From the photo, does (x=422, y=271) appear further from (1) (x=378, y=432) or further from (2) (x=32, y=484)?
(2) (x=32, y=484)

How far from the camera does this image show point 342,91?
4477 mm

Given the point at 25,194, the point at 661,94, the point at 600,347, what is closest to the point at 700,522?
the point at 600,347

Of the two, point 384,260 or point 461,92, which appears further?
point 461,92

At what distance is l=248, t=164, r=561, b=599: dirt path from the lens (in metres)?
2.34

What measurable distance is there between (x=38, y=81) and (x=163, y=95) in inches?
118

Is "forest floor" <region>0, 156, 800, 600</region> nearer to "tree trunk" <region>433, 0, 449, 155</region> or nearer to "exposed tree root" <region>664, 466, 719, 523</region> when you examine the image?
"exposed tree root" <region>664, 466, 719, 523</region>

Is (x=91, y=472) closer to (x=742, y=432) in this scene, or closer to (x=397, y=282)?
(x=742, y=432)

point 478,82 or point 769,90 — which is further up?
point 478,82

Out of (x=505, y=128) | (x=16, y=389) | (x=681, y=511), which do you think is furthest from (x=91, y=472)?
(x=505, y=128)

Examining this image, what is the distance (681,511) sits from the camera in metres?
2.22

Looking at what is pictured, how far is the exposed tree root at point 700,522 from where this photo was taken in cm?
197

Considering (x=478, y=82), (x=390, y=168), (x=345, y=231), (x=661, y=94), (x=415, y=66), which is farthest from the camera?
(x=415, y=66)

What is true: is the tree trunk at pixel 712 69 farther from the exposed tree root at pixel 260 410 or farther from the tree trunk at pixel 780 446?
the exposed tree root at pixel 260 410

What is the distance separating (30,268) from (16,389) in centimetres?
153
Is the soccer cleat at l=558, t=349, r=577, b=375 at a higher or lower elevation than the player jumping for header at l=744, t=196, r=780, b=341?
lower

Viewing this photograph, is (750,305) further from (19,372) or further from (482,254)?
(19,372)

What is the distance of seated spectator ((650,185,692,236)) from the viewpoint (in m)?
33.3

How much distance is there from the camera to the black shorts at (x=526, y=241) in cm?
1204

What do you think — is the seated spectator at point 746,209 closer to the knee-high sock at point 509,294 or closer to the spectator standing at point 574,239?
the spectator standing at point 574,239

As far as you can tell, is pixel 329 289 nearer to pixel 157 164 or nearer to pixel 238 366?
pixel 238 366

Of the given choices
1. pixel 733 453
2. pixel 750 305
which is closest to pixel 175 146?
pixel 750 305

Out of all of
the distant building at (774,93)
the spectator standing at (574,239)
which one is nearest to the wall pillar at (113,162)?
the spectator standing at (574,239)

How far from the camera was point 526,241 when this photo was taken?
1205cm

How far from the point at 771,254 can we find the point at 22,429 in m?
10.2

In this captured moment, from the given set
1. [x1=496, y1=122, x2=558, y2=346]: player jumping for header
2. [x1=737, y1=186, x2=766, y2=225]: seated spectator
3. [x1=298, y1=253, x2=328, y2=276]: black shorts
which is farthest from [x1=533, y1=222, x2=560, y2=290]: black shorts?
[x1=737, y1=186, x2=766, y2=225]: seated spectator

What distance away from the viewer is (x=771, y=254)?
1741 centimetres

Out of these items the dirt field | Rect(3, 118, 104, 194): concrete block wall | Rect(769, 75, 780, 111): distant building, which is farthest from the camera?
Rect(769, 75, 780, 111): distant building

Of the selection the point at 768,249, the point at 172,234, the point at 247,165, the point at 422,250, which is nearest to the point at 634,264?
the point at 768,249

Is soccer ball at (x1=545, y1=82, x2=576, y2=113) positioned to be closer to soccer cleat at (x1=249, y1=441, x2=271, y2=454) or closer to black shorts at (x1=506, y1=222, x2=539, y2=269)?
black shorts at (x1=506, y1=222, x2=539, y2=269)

▶ [DIRECTIVE] Rewrite the listing above, replacing every instance of "soccer cleat" with "football boot" and leaving everything else unchanged.

▶ [FINAL RESULT]
From the photo, does (x=422, y=271) appear further from (1) (x=378, y=432) or further from (2) (x=32, y=484)?
(2) (x=32, y=484)

How far from the camera does this image show point 342,91?
4477 mm

Given the point at 25,194, the point at 661,94, the point at 600,347, what is closest to the point at 700,522?
the point at 600,347

Of the two, point 384,260 or point 461,92, which appears further?
point 461,92

At what distance is l=248, t=164, r=561, b=599: dirt path from the lens (in metres)?
2.34

What measurable distance is there between (x=38, y=81) and (x=163, y=95) in inches?
118

Is "forest floor" <region>0, 156, 800, 600</region> nearer to "tree trunk" <region>433, 0, 449, 155</region> or nearer to "exposed tree root" <region>664, 466, 719, 523</region> when you examine the image?
"exposed tree root" <region>664, 466, 719, 523</region>

Is (x=91, y=472) closer to (x=742, y=432) in this scene, or closer to (x=397, y=282)?
(x=742, y=432)

point 478,82 or point 769,90 — which is further up?
point 478,82

Out of (x=505, y=128) | (x=16, y=389) | (x=681, y=511), which do you think is furthest from (x=91, y=472)?
(x=505, y=128)

Examining this image, what is the distance (681,511) sits from the camera in metres?
2.22

Looking at what is pictured, how far is the exposed tree root at point 700,522 from where this photo was taken in cm?
197

Considering (x=478, y=82), (x=390, y=168), (x=345, y=231), (x=661, y=94), (x=415, y=66), which is farthest from the camera?
(x=415, y=66)

What is true: is the tree trunk at pixel 712 69 farther from the exposed tree root at pixel 260 410 or farther from the tree trunk at pixel 780 446?
the exposed tree root at pixel 260 410

What is the distance separating (30,268) from (16,389) in centimetres?
153
Is the football boot at l=558, t=349, r=577, b=375 at a higher or lower elevation than the player jumping for header at l=744, t=196, r=780, b=341?
lower

Viewing this photograph, is (750,305) further from (19,372) or further from (482,254)?
(19,372)

What is the distance of seated spectator ((650,185,692,236)) from the viewpoint (in m)?
33.3

How much distance is there from the camera to the black shorts at (x=526, y=241) in cm?
1204

What do you think — is the seated spectator at point 746,209 closer to the knee-high sock at point 509,294 or closer to the spectator standing at point 574,239?
the spectator standing at point 574,239

As far as you can tell, is pixel 329 289 nearer to pixel 157 164 or nearer to pixel 238 366?
pixel 238 366

Of the given choices
1. pixel 733 453
2. pixel 750 305
which is closest to pixel 175 146?
pixel 750 305

Out of all of
the distant building at (774,93)
the spectator standing at (574,239)
which one is nearest to the wall pillar at (113,162)?
the spectator standing at (574,239)

How far from the camera was point 526,241 when this photo was taken?
1205cm

How far from the point at 771,254 can we find the point at 22,429 in m?
10.2

In this captured moment, from the given set
1. [x1=496, y1=122, x2=558, y2=346]: player jumping for header
2. [x1=737, y1=186, x2=766, y2=225]: seated spectator
3. [x1=298, y1=253, x2=328, y2=276]: black shorts
which is farthest from [x1=533, y1=222, x2=560, y2=290]: black shorts?
[x1=737, y1=186, x2=766, y2=225]: seated spectator

What distance away from the viewer is (x=771, y=254)?
1741 centimetres

Out of these items the dirt field | Rect(3, 118, 104, 194): concrete block wall | Rect(769, 75, 780, 111): distant building, which is farthest from the camera?
Rect(769, 75, 780, 111): distant building

Of the selection the point at 768,249, the point at 172,234, the point at 247,165, the point at 422,250, which is nearest to the point at 634,264?
the point at 768,249

Is soccer ball at (x1=545, y1=82, x2=576, y2=113) positioned to be closer to football boot at (x1=249, y1=441, x2=271, y2=454) or closer to black shorts at (x1=506, y1=222, x2=539, y2=269)?
black shorts at (x1=506, y1=222, x2=539, y2=269)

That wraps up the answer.